Task
From the listing below, copy only the lines from the line that contains "One Kool Cat" to the line that contains "Cavalier King Charles Spaniel puppy on", counting those two lines as part of the copy.

Exercise data
/---

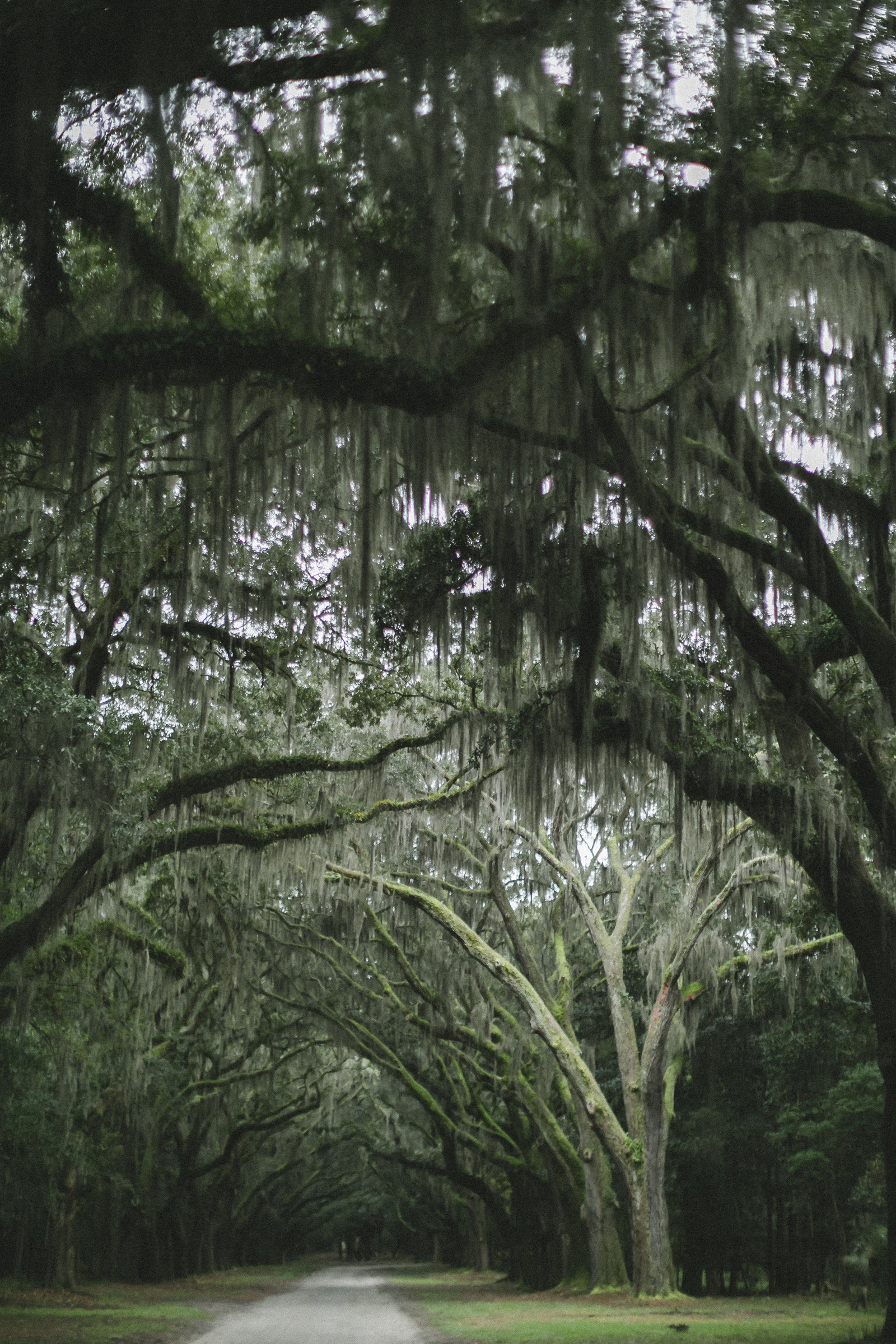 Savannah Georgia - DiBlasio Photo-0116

\---
/---

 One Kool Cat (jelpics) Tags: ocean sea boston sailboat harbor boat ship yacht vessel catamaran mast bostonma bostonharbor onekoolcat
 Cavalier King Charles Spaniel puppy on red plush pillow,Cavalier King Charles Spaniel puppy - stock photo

\---

The answer
 One Kool Cat (jelpics) Tags: ocean sea boston sailboat harbor boat ship yacht vessel catamaran mast bostonma bostonharbor onekoolcat
 Cavalier King Charles Spaniel puppy on red plush pillow,Cavalier King Charles Spaniel puppy - stock photo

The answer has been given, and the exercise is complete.